On "marketable" degrees: if you think an MA in history is less marketable than, say, an MSc in Organic Chemistry these days, then go find me a master's level organic chemist with a salaried job and benefits who graduated after, say, 2008. Same goes for biology, physics, mathematics, etc. The so-called STEM shortage is a political cliché, at least as far as any STEM job isn't just technicians. There are few research jobs in this country anymore, and the manual labor side of research (lab work) is very easy to outsource.
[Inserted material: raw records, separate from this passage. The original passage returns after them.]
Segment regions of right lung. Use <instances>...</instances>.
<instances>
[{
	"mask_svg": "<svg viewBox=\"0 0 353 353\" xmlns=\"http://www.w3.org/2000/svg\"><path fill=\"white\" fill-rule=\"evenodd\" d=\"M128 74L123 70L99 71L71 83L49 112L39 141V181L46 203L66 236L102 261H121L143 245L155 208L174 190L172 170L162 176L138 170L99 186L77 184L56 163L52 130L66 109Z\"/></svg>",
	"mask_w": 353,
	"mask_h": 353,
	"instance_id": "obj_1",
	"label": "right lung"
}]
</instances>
But in any case there isn't a university in this country that cares all that much about how marketable the degrees they offer really are. BYU would hardly be exceptional on that point. That, indeed, gets to the central problem of higher education: it's run like a business in a free-market system, and yet it is almost entirely insulated from any consequences of the business cycle. When university administrators face questions about what kind of jobs students get, they will pull out padded numbers or, absent those, the humanist cliches about expanding minds etc. etc. But when they need some money to fund a new student entertainment complex to keep enrollments increasing (usually pushed by boards made up of business people alumni with a passion for college football), then they switch cliches to tough economic times etc. etc. and gut some program with low enrollment—all the while using as many poverty-paid adjuncts as they can. Marketability is a consideration, but it's not the marketability of degrees that is at stake.
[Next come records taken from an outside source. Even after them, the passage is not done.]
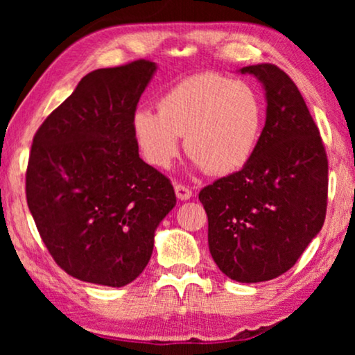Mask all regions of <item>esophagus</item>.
<instances>
[{"instance_id":"1","label":"esophagus","mask_w":355,"mask_h":355,"mask_svg":"<svg viewBox=\"0 0 355 355\" xmlns=\"http://www.w3.org/2000/svg\"><path fill=\"white\" fill-rule=\"evenodd\" d=\"M174 192H176V197L179 200H189V198H192V191L186 186H181V184H176L174 186Z\"/></svg>"}]
</instances>
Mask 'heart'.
<instances>
[{
  "mask_svg": "<svg viewBox=\"0 0 355 355\" xmlns=\"http://www.w3.org/2000/svg\"><path fill=\"white\" fill-rule=\"evenodd\" d=\"M265 124L260 95L244 82L213 72L178 82L158 100V111L139 108L130 119L135 144L153 168H171L186 135L197 169L225 176L254 157Z\"/></svg>",
  "mask_w": 355,
  "mask_h": 355,
  "instance_id": "b5f03b06",
  "label": "heart"
}]
</instances>
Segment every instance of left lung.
I'll return each mask as SVG.
<instances>
[{"label": "left lung", "mask_w": 355, "mask_h": 355, "mask_svg": "<svg viewBox=\"0 0 355 355\" xmlns=\"http://www.w3.org/2000/svg\"><path fill=\"white\" fill-rule=\"evenodd\" d=\"M265 90L266 121L250 162L198 193L210 254L227 278L261 283L283 275L327 215L328 159L300 92L275 64L239 69Z\"/></svg>", "instance_id": "1"}]
</instances>
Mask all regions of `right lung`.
I'll return each instance as SVG.
<instances>
[{
  "label": "right lung",
  "mask_w": 355,
  "mask_h": 355,
  "mask_svg": "<svg viewBox=\"0 0 355 355\" xmlns=\"http://www.w3.org/2000/svg\"><path fill=\"white\" fill-rule=\"evenodd\" d=\"M155 72L145 60L89 72L33 137L28 210L56 263L85 283H132L176 205L171 182L139 157L130 129Z\"/></svg>",
  "instance_id": "right-lung-1"
}]
</instances>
Lots of schools are getting rid of master's programs in traditional academic subjects (although they seem to be ballooning in non-research subjects, like school counseling and higher education administration; these are just cash cows for universities, since they are never funded don't require departments with the traditional apparatuses for graduate education). A master's just doesn't mean what it used to mean, and these days a PhD is the bare-minimum for any research position, either in academia or industry. That is equally true at any level of academia at the post-secondary level. Even for teaching at something like a community college will require a PhD—for those in the job market who were born after 1980, anyway. No, the marketability problem is not that graduates of an MA program in history would have a hard time getting employment in academia; the problem is that there aren't many who would sign up for an MA degree in history when what you need is a PhD. And unless they were going to fund the history MA and start expanding the program, they definitely will not get many applicants. BYU is committed to expanding graduate programs only in areas with profit-potential (in the forms of patents), and that will never be in a history program.
So, before we assume that everything BYU does is motivated by faith promotion, let's not forget that other cliché about the Church, one nearer the mark: it is a business. No way in a hell are they gonna waste resources funding an MA in history that few will apply to, and if it's going to be unfunded, why even put it on the books at all? If there are serious historians, they will go on to schools with much better programs or skip a master's and go for the PhD.
A plus side to this in the case of BYU, though, is that they still have and want to maintain a first-class research faculty, and that faculty does channel some of that research energy towards advanced undergraduates, which can give those students a leg-up when they do apply for PhD programs. So, getting rid of a low-enrollment MA with little potential for expansion wasn't probably such a bad thing. I very much doubt it had anything to do with faith issues.
"As to any slivers of light or any particles of darkness of the past, we forget about them."